Miss Larue did, discovering, to her dismay, that they represented a curious ruby necklace, of which the original had been lent her by the Duchess of Oldhampton, a stomacher of sapphires and pearls borrowed from the Marquise of Chepstow, and a rare Tudor clasp of diamonds and opals which had been lent to her by the Lady Margery Thraill.
In a panic she rushed from the theatre, called a taxi, and, hoping against hope, whirled off to her rooms at Portman Square. No Mr. James Colliver had been there. Nor did he come there ever. Neither did he return to the squalid home where his dead wife lay; nor did any of his cronies nor any of his old haunts see hide or hair of him from that time. Furthermore, nobody answering to his description had been seen to board any train, steamship, or sailing-vessel leaving for foreign parts, nor could there be found any hotel, lodging-house, furnished or even unfurnished apartment into which he had entered that day or upon any day thereafter.
In despair, Miss Larue drove to Scotland Yard and put the matter into the hands of the police, offering a reward of £1,000 for the recovery of the jewels; and through the medium of the newspapers promised Mr. James Colliver that she would not prosecute, but would pay that £1,000 over to him if he would return the gems, that she might restore them to their rightful owners.
Mr. James Colliver neither accepted that offer nor gave any sign that he was aware of it. It was then that Scotland Yard, in the person of Cleek, stepped in to conduct the search for both man and jewels; and within forty-eight hours some amazing circumstances were brought to light.
First and foremost, Mr. Henry Trent, who said he had given the gems over to Colliver, and that the man had immediately left the office, was unable, through the fact of his son’s absence from town, to give any further proof of that statement than his own bare word; for there was nobody but himself in the office at the time, whereas the door porter, who distinctly remembered James Colliver’s entrance into the building, as distinctly remembered that up to the moment when evening brought “knocking-off time” James Colliver had never, to his certain knowledge, come out of it!
The next amazing fact to be unearthed was that one of the office cleaners had found tucked under the stairs leading up to the top floor a sponge, which had beyond all possible question been used to wipe blood from something and had evidently been tucked there in a great hurry.
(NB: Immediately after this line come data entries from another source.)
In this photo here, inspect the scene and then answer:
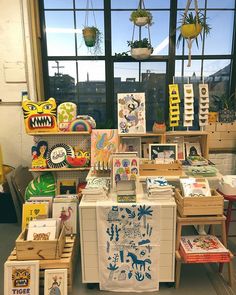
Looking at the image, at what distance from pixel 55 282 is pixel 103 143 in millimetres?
1628

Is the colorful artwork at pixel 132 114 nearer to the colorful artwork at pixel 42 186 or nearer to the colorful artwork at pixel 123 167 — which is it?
the colorful artwork at pixel 123 167

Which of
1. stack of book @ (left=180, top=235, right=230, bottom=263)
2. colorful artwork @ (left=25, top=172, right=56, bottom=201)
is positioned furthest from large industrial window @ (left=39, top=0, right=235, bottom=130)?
stack of book @ (left=180, top=235, right=230, bottom=263)

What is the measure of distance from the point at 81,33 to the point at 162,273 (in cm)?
301

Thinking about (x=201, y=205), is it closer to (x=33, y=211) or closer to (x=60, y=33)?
(x=33, y=211)

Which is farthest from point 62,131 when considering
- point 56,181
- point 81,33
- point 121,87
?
point 81,33

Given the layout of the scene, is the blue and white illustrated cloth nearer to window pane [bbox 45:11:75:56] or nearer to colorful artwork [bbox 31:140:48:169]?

The third amazing discovery took the astonishing shape of finding in an East End pawnbroker’s shop every one of the missing articles, and positive proof that the man who had pledged them was certainly not in the smallest degree like James Colliver, but was evidently a person of a higher walk in life and more prosperous in appearance than the missing man had been since the days when he was a successful actor.
These circumstances Cleek had just brought to light when Miss Larue, having found the gems, determined to drop the case, and refused thereafter so much as to discuss it with any living soul.
That her reason for taking this unusual step had something behind it which was of more moment than the mere fact that the jewels had been recovered and returned to their respective owners there could hardly be a doubt; for from that time onward her whole nature seemed to undergo a radical change, and, from being a brilliant, vivacious, cheery-hearted woman whose spirits were always of the highest and whose laughter was frequent, she developed suddenly into a silent, smileless, mournful one, who shrank from all society but that of her lost brother’s orphaned son, and who seemed to be oppressed by the weight of some unconfessed cross and the shadow of some secret woe.